The platforms below are worth exploring, but their functionality may be limited due to these recent changes.
Social Media Archive at ICPSR
Datasets from social media platforms like Facebook, Reddit, Twitter / X, and more. These datasets may be more complete than those that require retrieval from a social media platform.
Social Media Macroscope
An "all-in-one" analytics environment for social media data retrieval, pre-processing, and analysis.

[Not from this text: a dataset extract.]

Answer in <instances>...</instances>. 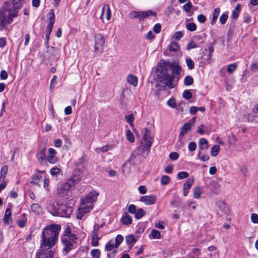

If you are interested in conducting text mining research using social media data, please reach out to the Digital Scholarship team at the Morris Library (AskDSP@udel.libanswers.com) for help. You can also search for the name of your desired platform and "developer" or "API" to find information on that specific platform.
Case.law is a project aiming to make case law more publicly accessible. Over six million court documents have been digitized from the Harvard Law Library's collections, covering cases from 1658 to 2018.
Genius, formerly Rap Genius, is a reliable web source of song lyrics from all genres. They also publish news, interviews with artists, and other content related to popular music. They maintain an API to access site data.